### PROBLEM 1
Rewrite the records from the line containing "How much distance" through their end, substituting "wire fence" for "metal fence" and keeping everything else the same. Omit the pictures from your answer.
==== PAGE TEXT ====
Hi Angus,

I’ve asked a colleague for clarification, but I might not get any. The detail is probably in one of the full business case documents which I am not to share at the moment. I could try to find that to be sure if it was very important, (I don’t think it is, but if you really want me to try to find this out for sure, let me know).

I think, but I’m not sure that the figures reflect:

The spread of data volumes based on previous projects and research group future projections. (Estimates based on partial information gleaned from the more engaged research groups)

Archived data being data stored after a projects funding period concludes.

Single copy volumes.

Additionally I think the figures are also for RCUK+ (RCUK, Horizon 2020, CRUK and Wellcome) funded projects only.

Multiple copies are generally wanted, but in some cases a single copy might be fine (where the data can be reproduced from source via relatively inexpensive computation), two copies might be fine also for some data stored only on campus. I think with three copies, we would pretty much always be storing the third copy off campus.

I’ll post back if I get confirmation/clarification on this.

HTH

Andy

From: Research Data Management discussion list [mailto:[log in to unmask]] On Behalf Of Angus Whyte
Sent: 13 January 2015 12:29
To: [log in to unmask]
Subject: Re: Data repository storage volumes and growth

Hi Andy,

Thanks for sharing this information. It looks a useful and straightforward approach. I wondered if you could shed any light on other assumptions;
- is the spread of data volumes based on previous projects, or the relevant PI/group projections about future projects?
- do the data ranges refer to all data collected in projects, or to some proportion of that expected to be retained at the end?
-does the 'total Leeds archive data' refer to a single or multiple archival copies, i.e. how many copies will you have in total?

Regards,

Angus

On 13/01/2015 11:02, Andy Turner wrote:

Hi List,

Apologies if the attachment does not come through, but there should be an Excel spreadsheet attached to this message. I’ve pasted in the content too, so apologies if that is formatted horribly by email.

During the work on the Research Data Leeds business case a simple model for the University-wide volume and projected volume of research data to be archived was constructed. The model is based on the number of awards per year and a simple model for the spread of data volumes across the awards (based on liaison with a Research Data Management Working Group). Our enterprise architect specialising in research data has excerpted the relevant section from our overall business costing model and got permission for me to share this openly.

Repository data volume analysis - Business-as-usual projects

Project output data range

%age of projects

Number
awards
per year

Total data predicted per year
(TB)
====
### PROBLEM 2
Answer these questions about the thread on repository storage volumes:
(a) When was Angus Whyte's reply sent?
(b) Which funders does Andy list under RCUK+?
(c) What two things is the Research Data Leeds volume model based on?
==== EXERCISE MATERIAL ====
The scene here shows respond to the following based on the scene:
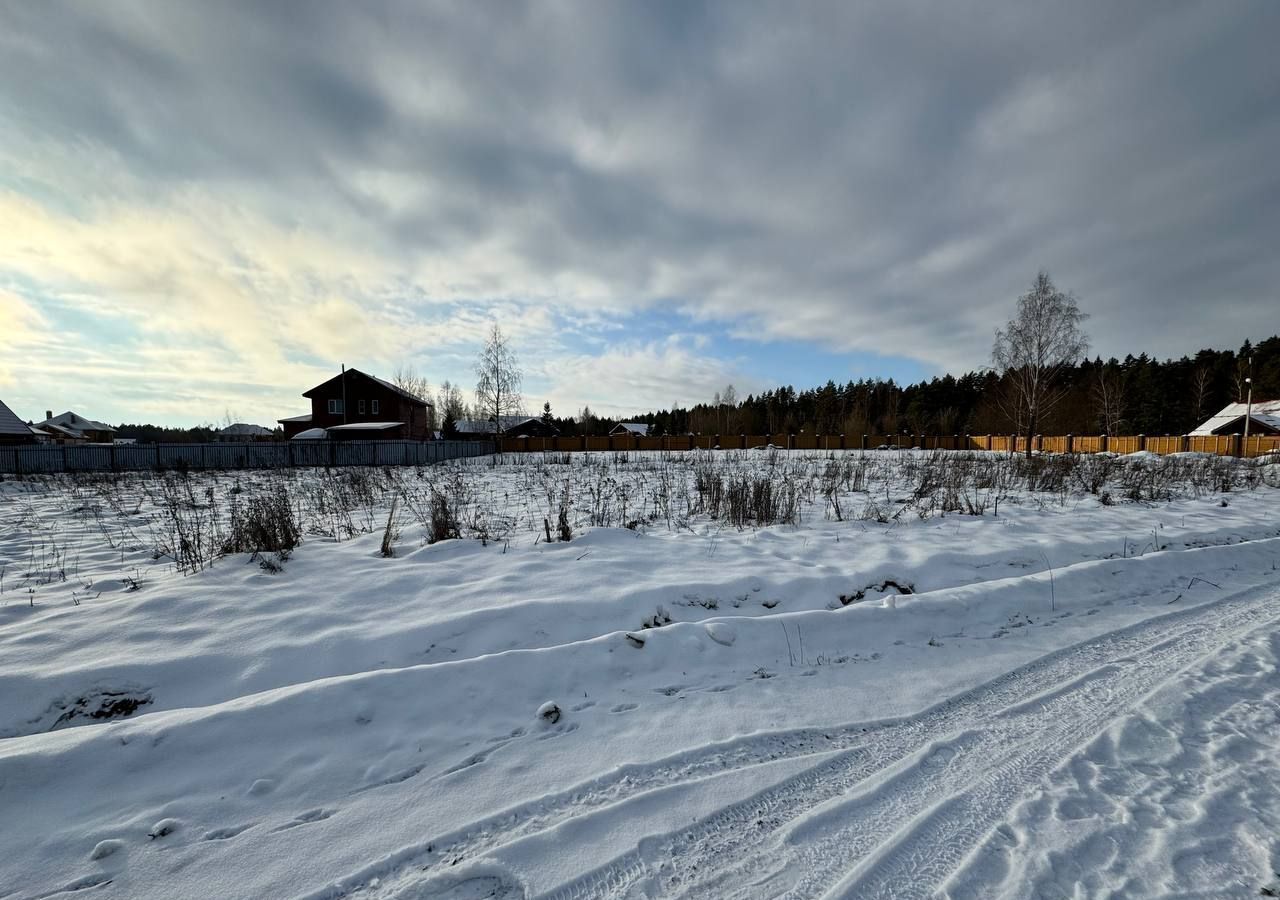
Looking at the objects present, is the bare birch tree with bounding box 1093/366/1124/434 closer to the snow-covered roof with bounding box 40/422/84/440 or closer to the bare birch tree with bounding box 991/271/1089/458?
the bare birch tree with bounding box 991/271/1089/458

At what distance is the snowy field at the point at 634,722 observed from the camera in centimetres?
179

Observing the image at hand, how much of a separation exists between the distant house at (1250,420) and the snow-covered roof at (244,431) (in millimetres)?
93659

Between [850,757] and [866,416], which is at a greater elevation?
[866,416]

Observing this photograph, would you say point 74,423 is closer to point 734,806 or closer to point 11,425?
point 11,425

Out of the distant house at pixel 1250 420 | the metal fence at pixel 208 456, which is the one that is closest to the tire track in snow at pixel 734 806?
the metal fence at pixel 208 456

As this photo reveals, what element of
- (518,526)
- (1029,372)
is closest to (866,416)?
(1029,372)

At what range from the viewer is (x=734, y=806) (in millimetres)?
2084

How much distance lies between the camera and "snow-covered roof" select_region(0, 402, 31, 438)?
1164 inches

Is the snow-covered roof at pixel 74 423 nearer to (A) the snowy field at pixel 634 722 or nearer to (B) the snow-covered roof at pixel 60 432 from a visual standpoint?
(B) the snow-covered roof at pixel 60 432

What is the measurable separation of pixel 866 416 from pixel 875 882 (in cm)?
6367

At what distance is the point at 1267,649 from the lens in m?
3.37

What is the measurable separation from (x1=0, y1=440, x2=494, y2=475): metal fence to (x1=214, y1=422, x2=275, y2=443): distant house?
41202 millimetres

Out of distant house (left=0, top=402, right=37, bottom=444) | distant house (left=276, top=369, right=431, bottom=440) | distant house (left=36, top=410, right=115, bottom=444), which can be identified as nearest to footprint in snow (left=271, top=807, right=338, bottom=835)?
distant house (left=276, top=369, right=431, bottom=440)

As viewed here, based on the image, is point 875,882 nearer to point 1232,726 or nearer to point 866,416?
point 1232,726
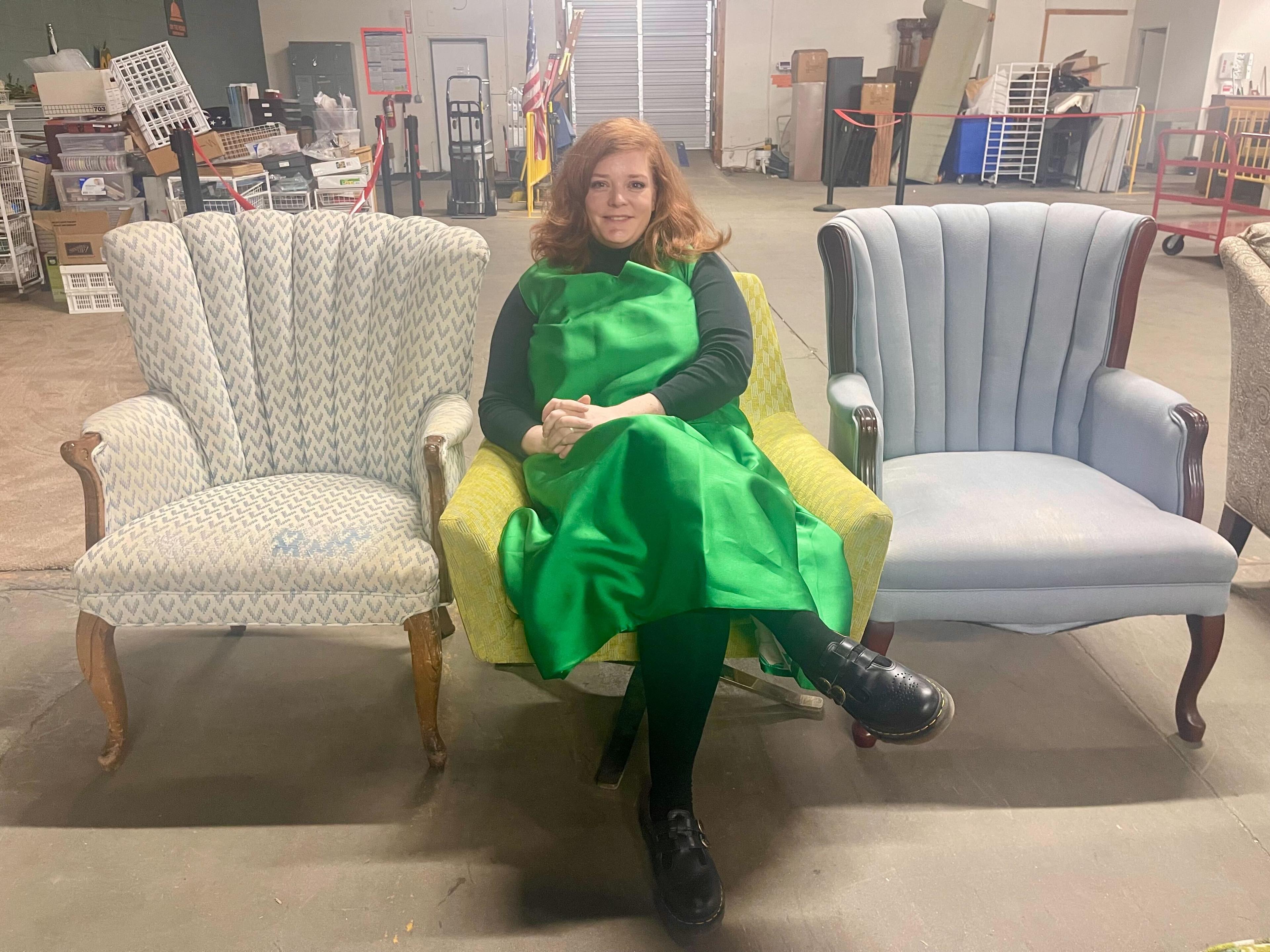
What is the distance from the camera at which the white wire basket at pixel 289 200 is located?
====
### EXERCISE RESPONSE 1
How much distance lies between the camera and "snow-covered roof" select_region(0, 402, 31, 438)?
1164 inches

Is the snow-covered roof at pixel 74 423 nearer to (A) the snowy field at pixel 634 722 or nearer to (B) the snow-covered roof at pixel 60 432 from a visual standpoint?
(B) the snow-covered roof at pixel 60 432

What is the measurable separation of pixel 866 416 from pixel 875 882 (in cm)?
6367

At what distance is the point at 1267,649 from the lens in m?
3.37

What is the measurable separation from (x1=0, y1=440, x2=494, y2=475): wire fence to (x1=214, y1=422, x2=275, y2=443): distant house?
41202 millimetres

Out of distant house (left=0, top=402, right=37, bottom=444) | distant house (left=276, top=369, right=431, bottom=440) | distant house (left=36, top=410, right=115, bottom=444), which can be identified as nearest to footprint in snow (left=271, top=807, right=338, bottom=835)?
distant house (left=276, top=369, right=431, bottom=440)

As viewed here, based on the image, is point 875,882 nearer to point 1232,726 or nearer to point 866,416?
point 1232,726
What is the distance from the camera at which the white wire basket at pixel 289 200 is located?

### EXERCISE RESPONSE 2
(a) 13 January 2015 12:29
(b) RCUK, Horizon 2020, CRUK and Wellcome
(c) The number of awards per year and a simple model for the spread of data volumes across the awards